Segment Start: Data for analysis

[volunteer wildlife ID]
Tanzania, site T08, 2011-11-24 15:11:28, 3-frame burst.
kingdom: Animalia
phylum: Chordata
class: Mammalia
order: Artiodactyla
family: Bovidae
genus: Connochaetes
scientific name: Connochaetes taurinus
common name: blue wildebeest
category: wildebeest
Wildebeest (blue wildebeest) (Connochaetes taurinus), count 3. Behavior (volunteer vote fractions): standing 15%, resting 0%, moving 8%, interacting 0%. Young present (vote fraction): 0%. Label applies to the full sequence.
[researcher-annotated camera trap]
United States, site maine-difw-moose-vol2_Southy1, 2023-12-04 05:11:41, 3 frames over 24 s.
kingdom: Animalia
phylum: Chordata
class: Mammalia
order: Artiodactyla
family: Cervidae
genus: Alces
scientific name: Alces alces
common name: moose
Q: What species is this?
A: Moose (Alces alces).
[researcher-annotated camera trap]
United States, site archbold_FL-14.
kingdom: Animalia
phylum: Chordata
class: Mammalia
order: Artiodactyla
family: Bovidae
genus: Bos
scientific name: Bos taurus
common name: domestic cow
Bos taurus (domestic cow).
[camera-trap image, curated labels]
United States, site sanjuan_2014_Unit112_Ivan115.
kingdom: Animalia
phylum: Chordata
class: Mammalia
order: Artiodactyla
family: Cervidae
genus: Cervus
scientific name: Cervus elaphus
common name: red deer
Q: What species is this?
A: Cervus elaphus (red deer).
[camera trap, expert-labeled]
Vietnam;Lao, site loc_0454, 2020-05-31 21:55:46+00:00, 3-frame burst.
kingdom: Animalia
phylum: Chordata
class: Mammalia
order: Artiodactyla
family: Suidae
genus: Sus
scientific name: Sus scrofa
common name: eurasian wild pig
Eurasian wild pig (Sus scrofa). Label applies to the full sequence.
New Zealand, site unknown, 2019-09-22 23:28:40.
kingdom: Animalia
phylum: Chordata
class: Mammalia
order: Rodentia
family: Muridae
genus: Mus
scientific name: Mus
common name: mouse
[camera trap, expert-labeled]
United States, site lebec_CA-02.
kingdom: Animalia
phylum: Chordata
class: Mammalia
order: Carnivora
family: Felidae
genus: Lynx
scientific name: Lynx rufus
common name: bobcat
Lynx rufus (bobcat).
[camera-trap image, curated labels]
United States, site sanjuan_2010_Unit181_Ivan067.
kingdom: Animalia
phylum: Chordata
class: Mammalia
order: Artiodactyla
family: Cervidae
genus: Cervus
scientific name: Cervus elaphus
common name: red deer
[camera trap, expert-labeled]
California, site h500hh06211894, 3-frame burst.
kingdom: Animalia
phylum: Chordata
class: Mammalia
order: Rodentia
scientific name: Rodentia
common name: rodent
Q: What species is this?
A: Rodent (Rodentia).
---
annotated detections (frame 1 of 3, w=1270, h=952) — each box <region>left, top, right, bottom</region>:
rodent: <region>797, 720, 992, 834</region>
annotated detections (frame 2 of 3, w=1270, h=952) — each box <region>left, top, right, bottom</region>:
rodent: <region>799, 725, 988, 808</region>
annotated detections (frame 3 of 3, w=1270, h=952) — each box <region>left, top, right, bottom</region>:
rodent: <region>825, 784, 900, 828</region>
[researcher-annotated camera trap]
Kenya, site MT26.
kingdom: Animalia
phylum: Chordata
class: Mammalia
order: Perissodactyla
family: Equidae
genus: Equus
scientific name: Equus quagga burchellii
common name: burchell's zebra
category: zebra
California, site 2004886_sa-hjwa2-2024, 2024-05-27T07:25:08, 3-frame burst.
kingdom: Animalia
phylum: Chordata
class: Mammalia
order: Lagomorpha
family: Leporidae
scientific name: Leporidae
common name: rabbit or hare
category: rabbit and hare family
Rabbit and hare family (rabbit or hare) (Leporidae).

Segment End: Data for analysis

_Problem to work on:_ The full set of entries must be restated exactly, with none omitted.

_Solution for this exercise:_
[volunteer wildlife ID]
Tanzania, site T08, 2011-11-24 15:11:28, 3-frame burst.
kingdom: Animalia
phylum: Chordata
class: Mammalia
order: Artiodactyla
family: Bovidae
genus: Connochaetes
scientific name: Connochaetes taurinus
common name: blue wildebeest
category: wildebeest
Wildebeest (blue wildebeest) (Connochaetes taurinus), count 3. Behavior (volunteer vote fractions): standing 15%, resting 0%, moving 8%, interacting 0%. Young present (vote fraction): 0%. Label applies to the full sequence.
[researcher-annotated camera trap]
United States, site maine-difw-moose-vol2_Southy1, 2023-12-04 05:11:41, 3 frames over 24 s.
kingdom: Animalia
phylum: Chordata
class: Mammalia
order: Artiodactyla
family: Cervidae
genus: Alces
scientific name: Alces alces
common name: moose
Q: What species is this?
A: Moose (Alces alces).
[researcher-annotated camera trap]
United States, site archbold_FL-14.
kingdom: Animalia
phylum: Chordata
class: Mammalia
order: Artiodactyla
family: Bovidae
genus: Bos
scientific name: Bos taurus
common name: domestic cow
Bos taurus (domestic cow).
[camera-trap image, curated labels]
United States, site sanjuan_2014_Unit112_Ivan115.
kingdom: Animalia
phylum: Chordata
class: Mammalia
order: Artiodactyla
family: Cervidae
genus: Cervus
scientific name: Cervus elaphus
common name: red deer
Q: What species is this?
A: Cervus elaphus (red deer).
[camera trap, expert-labeled]
Vietnam;Lao, site loc_0454, 2020-05-31 21:55:46+00:00, 3-frame burst.
kingdom: Animalia
phylum: Chordata
class: Mammalia
order: Artiodactyla
family: Suidae
genus: Sus
scientific name: Sus scrofa
common name: eurasian wild pig
Eurasian wild pig (Sus scrofa). Label applies to the full sequence.
New Zealand, site unknown, 2019-09-22 23:28:40.
kingdom: Animalia
phylum: Chordata
class: Mammalia
order: Rodentia
family: Muridae
genus: Mus
scientific name: Mus
common name: mouse
[camera trap, expert-labeled]
United States, site lebec_CA-02.
kingdom: Animalia
phylum: Chordata
class: Mammalia
order: Carnivora
family: Felidae
genus: Lynx
scientific name: Lynx rufus
common name: bobcat
Lynx rufus (bobcat).
[camera-trap image, curated labels]
United States, site sanjuan_2010_Unit181_Ivan067.
kingdom: Animalia
phylum: Chordata
class: Mammalia
order: Artiodactyla
family: Cervidae
genus: Cervus
scientific name: Cervus elaphus
common name: red deer
[camera trap, expert-labeled]
California, site h500hh06211894, 3-frame burst.
kingdom: Animalia
phylum: Chordata
class: Mammalia
order: Rodentia
scientific name: Rodentia
common name: rodent
Q: What species is this?
A: Rodent (Rodentia).
---
annotated detections (frame 1 of 3, w=1270, h=952) — each box <region>left, top, right, bottom</region>:
rodent: <region>797, 720, 992, 834</region>
annotated detections (frame 2 of 3, w=1270, h=952) — each box <region>left, top, right, bottom</region>:
rodent: <region>799, 725, 988, 808</region>
annotated detections (frame 3 of 3, w=1270, h=952) — each box <region>left, top, right, bottom</region>:
rodent: <region>825, 784, 900, 828</region>
[researcher-annotated camera trap]
Kenya, site MT26.
kingdom: Animalia
phylum: Chordata
class: Mammalia
order: Perissodactyla
family: Equidae
genus: Equus
scientific name: Equus quagga burchellii
common name: burchell's zebra
category: zebra
California, site 2004886_sa-hjwa2-2024, 2024-05-27T07:25:08, 3-frame burst.
kingdom: Animalia
phylum: Chordata
class: Mammalia
order: Lagomorpha
family: Leporidae
scientific name: Leporidae
common name: rabbit or hare
category: rabbit and hare family
Rabbit and hare family (rabbit or hare) (Leporidae).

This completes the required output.